We want to decouple a column's on-disk storage position from its
permanent ID for two reasons: to minimize the space lost to alignment
padding between fields, and to speed up access to individual fields.
The system will automatically assign new storage positions when a
table is created, and when a table alteration requires a rewrite
(currently just adding a column with a default, or changing a column
datatype). To allow users to optimize tables based on the fields they
know will be frequently accessed, I think we should extend ALTER TABLE
to accept user-assigned storage positions (something like "ALTER TABLE
ALTER col SET STORAGE POSITION X"). This command would also be useful
for another reason discussed below.

In my prototype, I used these rules to determine columns' storage order:
1) fixed-width fields before variable-width, dropped columns always last
2) fixed-width fields ordered by increasing size
3) not-null fields before nullable fields
There are other approaches worth considering - for example, you could
imagine swapping the priority of rules 2 and 3. Resultant tables
would generally have more alignment waste, but would tend to have
slightly faster field access. I'm really not sure what the optimal
strategy is since every user will have a slightly different metric for
"optimal". In any event, either of these approaches is better than
the current situation.

> **GIVEN INFORMATION**
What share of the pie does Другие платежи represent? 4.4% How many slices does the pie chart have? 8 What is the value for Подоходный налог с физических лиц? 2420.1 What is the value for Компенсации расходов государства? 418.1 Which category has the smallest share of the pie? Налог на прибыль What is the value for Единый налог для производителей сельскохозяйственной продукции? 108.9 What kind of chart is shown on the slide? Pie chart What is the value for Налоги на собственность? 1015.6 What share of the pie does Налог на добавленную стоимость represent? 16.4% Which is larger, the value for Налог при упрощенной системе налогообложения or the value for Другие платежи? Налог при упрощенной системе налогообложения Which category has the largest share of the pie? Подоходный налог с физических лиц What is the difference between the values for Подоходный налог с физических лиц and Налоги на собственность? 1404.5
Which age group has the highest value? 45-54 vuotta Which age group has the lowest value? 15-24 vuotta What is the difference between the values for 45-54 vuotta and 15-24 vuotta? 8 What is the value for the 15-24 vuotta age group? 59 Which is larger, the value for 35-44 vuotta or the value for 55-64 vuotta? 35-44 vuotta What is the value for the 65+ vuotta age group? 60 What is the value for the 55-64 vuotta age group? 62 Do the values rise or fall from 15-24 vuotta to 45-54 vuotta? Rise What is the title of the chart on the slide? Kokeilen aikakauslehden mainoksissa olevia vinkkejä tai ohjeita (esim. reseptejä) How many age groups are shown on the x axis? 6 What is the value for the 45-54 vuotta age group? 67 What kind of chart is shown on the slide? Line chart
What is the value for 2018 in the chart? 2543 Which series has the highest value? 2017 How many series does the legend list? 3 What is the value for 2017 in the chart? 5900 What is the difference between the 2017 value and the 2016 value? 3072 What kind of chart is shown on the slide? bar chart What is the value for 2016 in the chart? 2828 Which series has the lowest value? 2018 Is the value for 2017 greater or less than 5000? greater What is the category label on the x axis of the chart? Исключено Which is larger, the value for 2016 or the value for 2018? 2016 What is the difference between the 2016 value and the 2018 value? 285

> **WHAT YOU SHOULD DO**
Please give the two reasons the column storage proposal offers for decoupling a column's on-disk storage position from its permanent ID.

> **WRITTEN REPLY**
To minimize the space lost to alignment padding between fields, and to speed up access to individual fields.